ТЕКСТ ЗАДАНИЯ.
Изменить размер шрифта - +
Сидевшему возле печки солдату он что-то сказал. Тот поставил на стол котелок щей, нарезал большими ломтями хлеб. Пока я ел, капитан молча разглядывал мою шапку и варежки, потом полез в стоявший на лавке мешок, достал из него завернутый в бумажку желтоватый мягкий комочек какой-то еды и протянул мне: «Это понравится. Ешь». То была сушеная дыня. Второй раз это лакомство я попробовал двадцать два года спустя в Самарканде, и, конечно, сразу же вспомнил доброго капитана. Капитан сказал мне тогда зимой: «Ходить в село пока запрещается. Возвращайся. Матери можешь сказать: скоро домой!»

Теперь я думаю, капитан говорил со мной так потому, что знал хорошие новости. Новости эти шли из Сталинграда. Капитану уже было известно, «кто там кого», и он поделился с мальчишкой радостью.

ЗАПИСИ.

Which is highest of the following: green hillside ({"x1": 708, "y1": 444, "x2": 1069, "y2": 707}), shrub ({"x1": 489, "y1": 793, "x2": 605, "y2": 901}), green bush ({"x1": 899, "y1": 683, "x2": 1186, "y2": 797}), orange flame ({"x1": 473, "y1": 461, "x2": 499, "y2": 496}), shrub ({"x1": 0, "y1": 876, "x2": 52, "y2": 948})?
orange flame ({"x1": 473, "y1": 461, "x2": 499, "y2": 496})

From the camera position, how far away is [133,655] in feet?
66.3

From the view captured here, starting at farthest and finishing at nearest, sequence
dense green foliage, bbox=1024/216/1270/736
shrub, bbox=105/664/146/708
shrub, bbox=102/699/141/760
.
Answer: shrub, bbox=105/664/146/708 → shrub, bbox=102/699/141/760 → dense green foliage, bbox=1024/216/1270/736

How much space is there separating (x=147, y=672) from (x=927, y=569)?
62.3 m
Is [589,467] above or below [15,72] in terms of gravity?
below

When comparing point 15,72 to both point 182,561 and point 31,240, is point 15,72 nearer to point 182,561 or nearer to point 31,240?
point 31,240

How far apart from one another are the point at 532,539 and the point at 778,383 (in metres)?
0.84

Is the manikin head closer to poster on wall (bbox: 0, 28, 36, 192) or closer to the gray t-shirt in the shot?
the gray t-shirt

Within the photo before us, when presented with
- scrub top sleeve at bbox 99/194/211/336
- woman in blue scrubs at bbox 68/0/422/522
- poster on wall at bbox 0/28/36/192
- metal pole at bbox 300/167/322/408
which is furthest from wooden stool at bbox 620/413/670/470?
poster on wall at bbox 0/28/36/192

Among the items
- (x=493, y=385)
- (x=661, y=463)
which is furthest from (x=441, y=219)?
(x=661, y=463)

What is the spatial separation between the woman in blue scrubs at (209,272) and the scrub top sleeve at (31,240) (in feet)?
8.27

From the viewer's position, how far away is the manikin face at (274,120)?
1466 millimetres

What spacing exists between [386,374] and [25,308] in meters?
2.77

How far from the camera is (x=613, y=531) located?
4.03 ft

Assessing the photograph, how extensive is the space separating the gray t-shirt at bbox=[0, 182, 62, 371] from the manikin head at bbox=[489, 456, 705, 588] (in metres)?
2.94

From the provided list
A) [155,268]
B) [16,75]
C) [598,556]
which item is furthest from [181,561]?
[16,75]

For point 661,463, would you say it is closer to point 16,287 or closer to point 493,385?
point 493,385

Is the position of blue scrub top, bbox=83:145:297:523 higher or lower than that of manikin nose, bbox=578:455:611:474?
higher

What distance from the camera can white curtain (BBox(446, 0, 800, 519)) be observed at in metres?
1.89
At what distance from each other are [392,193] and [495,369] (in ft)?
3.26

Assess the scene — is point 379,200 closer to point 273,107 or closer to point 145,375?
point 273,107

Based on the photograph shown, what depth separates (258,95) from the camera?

ЗАДАНИЕ 1. Где, судя по тексту задания, рассказчик снова попробовал сушеную дыню?
ЗАДАНИЕ 2. Почему, по словам текста задания, капитан говорил с мальчишкой именно так? Объясните в одном–трех предложениях.
ЗАДАНИЕ 3. Повторите отрывок из текста задания, начиная со слов «Изменить размер шрифта» и до слов «с мальчишкой радостью.» включительно.

ОТВЕТ 1. В Самарканде, двадцать два года спустя.

ОТВЕТ 2. Капитан знал хорошие новости из Сталинграда, и ему уже было известно, «кто там кого». Этой радостью он и поделился с мальчишкой.

ОТВЕТ 3.
Изменить размер шрифта - +
Сидевшему возле печки солдату он что-то сказал. Тот поставил на стол котелок щей, нарезал большими ломтями хлеб. Пока я ел, капитан молча разглядывал мою шапку и варежки, потом полез в стоявший на лавке мешок, достал из него завернутый в бумажку желтоватый мягкий комочек какой-то еды и протянул мне: «Это понравится. Ешь». То была сушеная дыня. Второй раз это лакомство я попробовал двадцать два года спустя в Самарканде, и, конечно, сразу же вспомнил доброго капитана. Капитан сказал мне тогда зимой: «Ходить в село пока запрещается. Возвращайся. Матери можешь сказать: скоро домой!»

Теперь я думаю, капитан говорил со мной так потому, что знал хорошие новости. Новости эти шли из Сталинграда. Капитану уже было известно, «кто там кого», и он поделился с мальчишкой радостью.